--- Passage shown Enclosed Below ---

Chromosome dynamics and genome stability

Positions are also available for motivated PhD students and postdocs. Please address your enquiries to  Stephan Hamperl

The genetic information stored in our DNA must be accurately expressed, duplicated and maintained to allow cellular proliferation, differentiation and development to a multicellular organism. Eukaryotic DNA replication starts at multiple sites throughout the genome and is necessarily coordinated with other chromosomal processes including transcription, chromatin assembly and maturation, recombination and DNA repair. Notably, chromosomes provide the fundamental scaffold for all these dynamic and in part simultaneously occurring processes. How are these molecular activities coordinated on our genome? Can some of the complexes interfere with each other at certain regions of the genome? Our ultimate goal is to understand the genetic and epigenetic principles how these fundamental processes are regulated and coordinated to work together on the genome of eukaryotic cells.

We use innovative cell biological, genetic and proteomic approaches in yeast and human cells as model organisms. We are particularly interested to identify the molecular players and characterize the sequence of events that allow DNA replication and transcription to occur simultaneously on our chromosomes - without major accidents leading to DNA damage and genome instability, a hallmark of cancer and many other human diseases.

--- End of Enclosed Passage shown ---

- Exercise directions -
Retype the passage on chromosome dynamics from "We use innovative" up to and including "other human diseases.", with every word and mark unchanged.

--- Source data Enclosed Below ---

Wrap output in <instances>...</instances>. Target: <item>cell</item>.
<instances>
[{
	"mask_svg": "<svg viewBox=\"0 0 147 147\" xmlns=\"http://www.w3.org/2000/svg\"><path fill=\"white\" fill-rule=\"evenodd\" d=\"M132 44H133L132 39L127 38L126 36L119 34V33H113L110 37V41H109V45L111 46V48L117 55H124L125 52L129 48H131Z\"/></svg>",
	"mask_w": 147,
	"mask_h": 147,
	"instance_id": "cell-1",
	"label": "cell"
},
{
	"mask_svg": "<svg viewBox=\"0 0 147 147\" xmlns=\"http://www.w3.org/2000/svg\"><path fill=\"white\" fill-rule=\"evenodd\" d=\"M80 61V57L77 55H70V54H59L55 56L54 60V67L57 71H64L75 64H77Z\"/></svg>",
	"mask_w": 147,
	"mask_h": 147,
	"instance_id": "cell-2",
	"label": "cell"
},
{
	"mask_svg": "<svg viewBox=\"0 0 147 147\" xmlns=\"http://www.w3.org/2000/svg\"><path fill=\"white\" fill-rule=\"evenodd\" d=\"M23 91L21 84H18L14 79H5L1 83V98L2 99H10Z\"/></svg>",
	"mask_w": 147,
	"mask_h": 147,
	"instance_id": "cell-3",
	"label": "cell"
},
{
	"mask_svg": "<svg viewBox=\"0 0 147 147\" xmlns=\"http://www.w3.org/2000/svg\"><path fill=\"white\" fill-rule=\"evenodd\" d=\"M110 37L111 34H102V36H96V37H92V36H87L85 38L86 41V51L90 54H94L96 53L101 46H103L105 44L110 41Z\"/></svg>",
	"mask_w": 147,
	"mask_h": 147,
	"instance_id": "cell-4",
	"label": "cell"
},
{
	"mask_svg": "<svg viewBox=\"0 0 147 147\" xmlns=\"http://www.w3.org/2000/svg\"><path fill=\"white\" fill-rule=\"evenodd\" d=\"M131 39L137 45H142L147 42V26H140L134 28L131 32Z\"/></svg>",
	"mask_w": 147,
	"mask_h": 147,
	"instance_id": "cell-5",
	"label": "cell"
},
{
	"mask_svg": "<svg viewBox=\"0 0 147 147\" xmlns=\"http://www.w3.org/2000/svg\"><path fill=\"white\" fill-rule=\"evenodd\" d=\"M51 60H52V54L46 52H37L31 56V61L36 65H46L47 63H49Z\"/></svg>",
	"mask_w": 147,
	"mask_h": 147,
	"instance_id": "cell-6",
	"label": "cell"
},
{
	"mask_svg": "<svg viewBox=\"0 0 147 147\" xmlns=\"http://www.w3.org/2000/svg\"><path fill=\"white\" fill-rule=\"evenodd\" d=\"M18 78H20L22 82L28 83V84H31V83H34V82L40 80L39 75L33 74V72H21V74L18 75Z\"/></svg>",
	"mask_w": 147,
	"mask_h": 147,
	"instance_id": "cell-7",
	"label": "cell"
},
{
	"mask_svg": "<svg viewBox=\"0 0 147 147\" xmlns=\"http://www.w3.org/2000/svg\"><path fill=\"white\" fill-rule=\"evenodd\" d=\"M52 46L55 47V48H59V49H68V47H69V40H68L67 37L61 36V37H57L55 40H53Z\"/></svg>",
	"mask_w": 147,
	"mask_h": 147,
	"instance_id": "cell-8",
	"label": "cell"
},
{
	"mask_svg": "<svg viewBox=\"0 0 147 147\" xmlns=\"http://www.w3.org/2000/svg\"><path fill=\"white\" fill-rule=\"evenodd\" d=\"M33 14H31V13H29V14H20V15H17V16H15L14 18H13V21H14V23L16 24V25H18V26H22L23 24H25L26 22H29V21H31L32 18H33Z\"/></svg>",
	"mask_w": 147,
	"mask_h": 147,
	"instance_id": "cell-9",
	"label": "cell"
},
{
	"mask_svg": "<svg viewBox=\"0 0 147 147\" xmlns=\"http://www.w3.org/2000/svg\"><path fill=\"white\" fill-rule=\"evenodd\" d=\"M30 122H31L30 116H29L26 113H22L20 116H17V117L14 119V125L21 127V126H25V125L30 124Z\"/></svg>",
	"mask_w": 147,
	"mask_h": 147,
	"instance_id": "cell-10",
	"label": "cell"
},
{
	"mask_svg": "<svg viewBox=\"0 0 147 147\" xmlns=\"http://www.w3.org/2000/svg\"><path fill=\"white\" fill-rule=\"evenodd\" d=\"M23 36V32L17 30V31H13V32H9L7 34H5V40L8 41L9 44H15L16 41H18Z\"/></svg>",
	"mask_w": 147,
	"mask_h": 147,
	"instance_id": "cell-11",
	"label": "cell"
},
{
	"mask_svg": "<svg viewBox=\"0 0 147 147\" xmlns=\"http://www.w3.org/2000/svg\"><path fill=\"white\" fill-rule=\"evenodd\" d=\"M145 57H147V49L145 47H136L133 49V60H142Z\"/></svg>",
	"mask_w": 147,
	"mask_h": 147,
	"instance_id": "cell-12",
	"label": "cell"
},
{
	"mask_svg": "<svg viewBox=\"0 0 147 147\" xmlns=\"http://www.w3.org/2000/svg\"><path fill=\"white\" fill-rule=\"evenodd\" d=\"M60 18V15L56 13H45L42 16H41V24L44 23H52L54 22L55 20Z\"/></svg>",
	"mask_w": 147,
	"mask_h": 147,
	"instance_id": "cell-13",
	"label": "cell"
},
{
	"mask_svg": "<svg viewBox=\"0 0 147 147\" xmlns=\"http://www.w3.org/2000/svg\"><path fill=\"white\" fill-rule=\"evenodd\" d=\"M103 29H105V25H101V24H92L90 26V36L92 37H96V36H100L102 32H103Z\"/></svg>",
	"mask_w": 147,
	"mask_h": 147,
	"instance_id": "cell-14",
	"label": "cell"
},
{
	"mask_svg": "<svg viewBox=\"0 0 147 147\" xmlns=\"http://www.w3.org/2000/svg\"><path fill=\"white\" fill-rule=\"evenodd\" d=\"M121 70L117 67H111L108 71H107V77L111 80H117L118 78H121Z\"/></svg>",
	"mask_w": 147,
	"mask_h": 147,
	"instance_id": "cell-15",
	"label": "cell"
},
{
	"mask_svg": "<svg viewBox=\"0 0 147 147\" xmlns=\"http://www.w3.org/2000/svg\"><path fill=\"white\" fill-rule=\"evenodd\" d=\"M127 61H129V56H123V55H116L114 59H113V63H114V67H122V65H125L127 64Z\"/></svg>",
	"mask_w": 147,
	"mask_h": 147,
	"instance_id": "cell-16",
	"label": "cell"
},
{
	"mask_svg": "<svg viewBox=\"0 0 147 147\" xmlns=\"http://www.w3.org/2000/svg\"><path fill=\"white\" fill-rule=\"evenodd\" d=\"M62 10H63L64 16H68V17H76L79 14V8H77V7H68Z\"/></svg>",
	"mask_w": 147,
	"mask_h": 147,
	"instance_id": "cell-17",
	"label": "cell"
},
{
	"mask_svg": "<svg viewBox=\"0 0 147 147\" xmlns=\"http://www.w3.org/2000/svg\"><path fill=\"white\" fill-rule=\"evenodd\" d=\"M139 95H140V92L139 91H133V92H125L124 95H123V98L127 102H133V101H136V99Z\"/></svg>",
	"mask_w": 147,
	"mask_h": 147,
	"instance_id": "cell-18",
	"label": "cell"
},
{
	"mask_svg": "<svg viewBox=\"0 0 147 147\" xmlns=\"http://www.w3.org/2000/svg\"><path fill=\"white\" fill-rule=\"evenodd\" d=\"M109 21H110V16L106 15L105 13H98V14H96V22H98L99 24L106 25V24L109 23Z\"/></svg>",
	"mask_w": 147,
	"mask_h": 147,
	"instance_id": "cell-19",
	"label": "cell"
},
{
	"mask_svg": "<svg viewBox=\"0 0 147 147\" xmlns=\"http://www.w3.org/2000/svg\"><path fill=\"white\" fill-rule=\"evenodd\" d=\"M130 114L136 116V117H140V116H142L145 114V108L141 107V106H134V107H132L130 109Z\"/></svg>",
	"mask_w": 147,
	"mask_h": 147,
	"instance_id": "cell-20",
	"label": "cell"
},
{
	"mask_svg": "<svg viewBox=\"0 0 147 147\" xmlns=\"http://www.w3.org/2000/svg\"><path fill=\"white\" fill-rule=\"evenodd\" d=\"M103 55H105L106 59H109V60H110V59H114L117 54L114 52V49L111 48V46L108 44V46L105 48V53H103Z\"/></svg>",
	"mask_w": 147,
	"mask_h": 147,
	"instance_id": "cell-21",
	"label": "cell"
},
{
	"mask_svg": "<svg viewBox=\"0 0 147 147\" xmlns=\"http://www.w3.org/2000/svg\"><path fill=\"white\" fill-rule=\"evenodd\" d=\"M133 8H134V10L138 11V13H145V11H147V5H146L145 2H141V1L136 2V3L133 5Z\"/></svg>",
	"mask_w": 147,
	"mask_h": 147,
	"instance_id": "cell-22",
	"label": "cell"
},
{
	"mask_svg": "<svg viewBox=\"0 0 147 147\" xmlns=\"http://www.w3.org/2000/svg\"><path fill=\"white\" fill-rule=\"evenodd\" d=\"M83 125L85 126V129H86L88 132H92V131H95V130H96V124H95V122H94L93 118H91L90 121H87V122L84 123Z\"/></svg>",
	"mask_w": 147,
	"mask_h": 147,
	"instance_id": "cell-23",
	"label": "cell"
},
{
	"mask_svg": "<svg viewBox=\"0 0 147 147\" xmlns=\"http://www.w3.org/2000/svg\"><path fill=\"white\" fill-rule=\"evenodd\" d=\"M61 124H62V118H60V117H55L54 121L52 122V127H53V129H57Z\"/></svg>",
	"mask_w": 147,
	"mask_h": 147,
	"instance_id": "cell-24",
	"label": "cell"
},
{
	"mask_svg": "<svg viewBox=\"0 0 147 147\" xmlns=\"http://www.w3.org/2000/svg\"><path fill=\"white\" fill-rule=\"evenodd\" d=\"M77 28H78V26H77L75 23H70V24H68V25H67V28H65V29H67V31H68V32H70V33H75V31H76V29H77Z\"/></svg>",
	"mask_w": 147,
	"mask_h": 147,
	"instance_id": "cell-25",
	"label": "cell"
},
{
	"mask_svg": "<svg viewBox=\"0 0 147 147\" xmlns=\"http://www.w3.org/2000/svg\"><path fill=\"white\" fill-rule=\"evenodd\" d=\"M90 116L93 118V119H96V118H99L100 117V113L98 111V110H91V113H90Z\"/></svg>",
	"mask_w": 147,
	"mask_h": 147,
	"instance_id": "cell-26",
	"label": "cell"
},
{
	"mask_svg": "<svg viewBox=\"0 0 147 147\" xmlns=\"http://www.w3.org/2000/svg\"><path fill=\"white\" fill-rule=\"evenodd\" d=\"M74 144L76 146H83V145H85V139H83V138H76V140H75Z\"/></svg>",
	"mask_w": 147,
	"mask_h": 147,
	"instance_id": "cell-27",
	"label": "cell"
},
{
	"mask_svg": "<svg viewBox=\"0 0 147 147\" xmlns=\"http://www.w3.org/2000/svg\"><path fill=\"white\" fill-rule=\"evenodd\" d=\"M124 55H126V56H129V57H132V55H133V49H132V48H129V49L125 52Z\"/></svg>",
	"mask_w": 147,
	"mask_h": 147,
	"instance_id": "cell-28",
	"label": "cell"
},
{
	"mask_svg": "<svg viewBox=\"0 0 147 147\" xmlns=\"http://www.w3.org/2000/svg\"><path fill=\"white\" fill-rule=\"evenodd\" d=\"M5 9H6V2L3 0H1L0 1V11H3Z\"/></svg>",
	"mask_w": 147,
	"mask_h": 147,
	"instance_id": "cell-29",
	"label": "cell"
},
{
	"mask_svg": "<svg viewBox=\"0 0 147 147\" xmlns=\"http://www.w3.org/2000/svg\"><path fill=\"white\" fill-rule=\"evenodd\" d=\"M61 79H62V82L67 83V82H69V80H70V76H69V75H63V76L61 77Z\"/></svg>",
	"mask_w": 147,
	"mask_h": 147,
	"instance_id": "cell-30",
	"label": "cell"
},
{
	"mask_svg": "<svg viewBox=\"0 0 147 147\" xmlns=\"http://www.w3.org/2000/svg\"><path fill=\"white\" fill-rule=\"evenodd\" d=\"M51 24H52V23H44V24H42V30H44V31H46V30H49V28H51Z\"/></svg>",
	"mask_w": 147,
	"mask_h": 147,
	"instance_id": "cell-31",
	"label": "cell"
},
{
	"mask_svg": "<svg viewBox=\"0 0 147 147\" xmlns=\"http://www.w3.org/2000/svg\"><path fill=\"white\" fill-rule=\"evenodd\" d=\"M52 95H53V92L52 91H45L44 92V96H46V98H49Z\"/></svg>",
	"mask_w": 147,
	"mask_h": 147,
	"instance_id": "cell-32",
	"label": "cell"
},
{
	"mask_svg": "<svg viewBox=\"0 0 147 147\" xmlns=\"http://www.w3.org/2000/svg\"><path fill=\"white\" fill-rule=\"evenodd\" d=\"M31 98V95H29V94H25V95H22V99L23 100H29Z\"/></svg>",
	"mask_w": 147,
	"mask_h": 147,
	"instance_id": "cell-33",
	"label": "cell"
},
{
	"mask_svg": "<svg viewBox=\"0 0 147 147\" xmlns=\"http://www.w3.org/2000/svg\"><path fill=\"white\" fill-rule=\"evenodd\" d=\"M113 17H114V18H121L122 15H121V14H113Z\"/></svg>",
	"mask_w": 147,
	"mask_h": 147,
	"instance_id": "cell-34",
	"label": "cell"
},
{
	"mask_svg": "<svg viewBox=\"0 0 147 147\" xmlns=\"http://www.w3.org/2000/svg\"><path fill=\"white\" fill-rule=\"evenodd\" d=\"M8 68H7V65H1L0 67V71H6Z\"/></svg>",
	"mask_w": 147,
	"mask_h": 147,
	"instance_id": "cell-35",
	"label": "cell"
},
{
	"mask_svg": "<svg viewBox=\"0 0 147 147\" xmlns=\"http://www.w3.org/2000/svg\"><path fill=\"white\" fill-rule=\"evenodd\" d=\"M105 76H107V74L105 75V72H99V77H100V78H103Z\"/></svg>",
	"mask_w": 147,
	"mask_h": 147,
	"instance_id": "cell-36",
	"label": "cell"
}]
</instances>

--- End of Enclosed Source data ---

- Exercise result -
We use innovative cell biological, genetic and proteomic approaches in yeast and human cells as model organisms. We are particularly interested to identify the molecular players and characterize the sequence of events that allow DNA replication and transcription to occur simultaneously on our chromosomes - without major accidents leading to DNA damage and genome instability, a hallmark of cancer and many other human diseases.